**Text segment**
+--
A rope is wound around a uniform solid cylinder of mass 6 kg and radius 80 cm. The rope is pulled with a force F such that angular acceleration of the cylinder is 10 rad/s².

To find:

Value of F ?

Calculation:

The rotational analogue of force is called Torque, it can be represented as follows:

$\therefore \: | \tau| = F \times r \times \sin( \theta)$

• F is force , r is perpendicular distance of force and axis , $\theta$ is angle between them.

• Now $\tau$ can also be represented as the product of Moment of inertia and angular acceleration.

$\implies \: I \times \alpha = F \times r \times \sin( \theta)$

Putting necessary values:

$\implies \: I \times \alpha = F \times r \times \sin( {90}^{ \circ} )$

$\implies \: \bigg( \dfrac{m {r}^{2} }{2} \bigg) \times \alpha = F \times r \times \sin( {90}^{ \circ} )$

$\implies \: \bigg( \dfrac{m {r}^{2} }{2} \bigg) \times \alpha = F \times r$

$\implies \: F = \dfrac{m \times r \times \alpha }{2}$

$\implies \: F = \dfrac{6 \times \frac{80}{100} \times 10 }{2}$

$\implies \: F = 6 \times \dfrac{80}{100} \times 5$

$\implies \: F = 24 \: N$

So, the value of force is 24 N.
+--
**Required work**
A - Answer these about the cylinder problem:
(i) What is the mass of the cylinder?
(ii) What angle is put into the sine term?
(iii) What value of force does the solution reach?
B - Print the part of the cylinder problem word for word, starting with "A rope is wound" and going on through "is 10 rad/s².".

**Material shown**
+--
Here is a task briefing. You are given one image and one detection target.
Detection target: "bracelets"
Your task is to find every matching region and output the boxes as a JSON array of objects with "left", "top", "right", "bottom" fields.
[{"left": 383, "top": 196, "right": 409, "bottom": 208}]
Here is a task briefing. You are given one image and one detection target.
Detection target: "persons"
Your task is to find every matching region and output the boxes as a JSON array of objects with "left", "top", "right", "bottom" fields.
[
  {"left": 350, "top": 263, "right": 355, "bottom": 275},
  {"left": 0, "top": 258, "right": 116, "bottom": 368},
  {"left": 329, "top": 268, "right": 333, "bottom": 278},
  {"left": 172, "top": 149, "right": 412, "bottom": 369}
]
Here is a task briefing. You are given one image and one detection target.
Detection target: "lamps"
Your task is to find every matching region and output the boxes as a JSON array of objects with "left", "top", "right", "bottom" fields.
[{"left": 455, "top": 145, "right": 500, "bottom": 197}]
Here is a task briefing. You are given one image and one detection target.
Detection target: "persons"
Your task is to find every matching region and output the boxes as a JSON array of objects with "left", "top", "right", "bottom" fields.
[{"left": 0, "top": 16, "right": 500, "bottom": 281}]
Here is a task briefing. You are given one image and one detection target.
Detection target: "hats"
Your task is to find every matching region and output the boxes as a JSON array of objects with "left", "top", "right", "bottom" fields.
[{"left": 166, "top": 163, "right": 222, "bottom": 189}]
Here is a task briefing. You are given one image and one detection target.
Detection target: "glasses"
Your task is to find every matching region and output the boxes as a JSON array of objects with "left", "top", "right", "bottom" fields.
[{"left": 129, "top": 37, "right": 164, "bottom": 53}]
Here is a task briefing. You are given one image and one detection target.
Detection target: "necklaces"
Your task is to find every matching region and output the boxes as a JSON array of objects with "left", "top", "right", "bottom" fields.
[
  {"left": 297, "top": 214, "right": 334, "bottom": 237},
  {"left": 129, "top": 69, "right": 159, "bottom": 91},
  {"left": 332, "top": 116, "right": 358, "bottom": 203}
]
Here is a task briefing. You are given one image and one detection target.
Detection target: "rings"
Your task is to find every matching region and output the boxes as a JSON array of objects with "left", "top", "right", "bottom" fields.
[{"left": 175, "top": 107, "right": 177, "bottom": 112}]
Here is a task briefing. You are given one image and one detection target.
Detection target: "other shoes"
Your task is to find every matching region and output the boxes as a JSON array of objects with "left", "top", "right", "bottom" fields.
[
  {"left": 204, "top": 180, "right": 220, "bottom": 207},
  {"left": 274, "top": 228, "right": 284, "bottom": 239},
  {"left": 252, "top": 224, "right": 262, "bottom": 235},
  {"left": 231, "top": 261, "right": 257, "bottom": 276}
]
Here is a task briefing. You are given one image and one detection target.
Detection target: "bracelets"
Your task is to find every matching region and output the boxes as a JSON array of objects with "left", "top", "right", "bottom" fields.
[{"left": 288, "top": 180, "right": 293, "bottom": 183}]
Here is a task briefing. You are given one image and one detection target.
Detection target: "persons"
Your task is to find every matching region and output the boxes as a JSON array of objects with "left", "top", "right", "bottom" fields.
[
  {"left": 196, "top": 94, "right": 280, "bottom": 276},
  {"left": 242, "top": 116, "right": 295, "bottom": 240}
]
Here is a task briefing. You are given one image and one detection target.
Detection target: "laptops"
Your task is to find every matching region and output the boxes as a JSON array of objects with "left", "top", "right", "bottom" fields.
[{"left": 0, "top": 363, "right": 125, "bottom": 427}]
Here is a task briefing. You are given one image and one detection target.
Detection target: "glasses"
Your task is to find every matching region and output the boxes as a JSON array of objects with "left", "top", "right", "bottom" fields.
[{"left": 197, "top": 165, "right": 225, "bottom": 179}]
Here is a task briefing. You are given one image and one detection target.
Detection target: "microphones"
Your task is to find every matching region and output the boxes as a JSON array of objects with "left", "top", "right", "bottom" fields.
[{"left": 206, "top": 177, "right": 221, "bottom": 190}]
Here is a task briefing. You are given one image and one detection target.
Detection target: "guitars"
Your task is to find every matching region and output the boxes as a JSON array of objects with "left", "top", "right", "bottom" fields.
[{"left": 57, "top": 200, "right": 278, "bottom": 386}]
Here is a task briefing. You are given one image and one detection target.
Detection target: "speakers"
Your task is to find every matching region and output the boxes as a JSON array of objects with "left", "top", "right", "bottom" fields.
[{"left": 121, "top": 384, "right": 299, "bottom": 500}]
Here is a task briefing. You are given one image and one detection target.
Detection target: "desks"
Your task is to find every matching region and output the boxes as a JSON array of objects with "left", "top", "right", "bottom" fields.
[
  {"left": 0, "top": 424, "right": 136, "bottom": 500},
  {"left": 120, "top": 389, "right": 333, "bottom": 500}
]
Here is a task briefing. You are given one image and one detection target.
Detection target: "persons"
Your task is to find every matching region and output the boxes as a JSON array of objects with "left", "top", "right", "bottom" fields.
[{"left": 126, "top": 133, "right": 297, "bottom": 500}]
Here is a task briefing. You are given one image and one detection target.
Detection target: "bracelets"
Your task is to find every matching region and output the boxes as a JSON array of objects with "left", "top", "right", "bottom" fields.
+--
**Results in order**
A -
(i) 6 kg
(ii) 90°
(iii) 24 N

B -
A rope is wound around a uniform solid cylinder of mass 6 kg and radius 80 cm. The rope is pulled with a force F such that angular acceleration of the cylinder is 10 rad/s².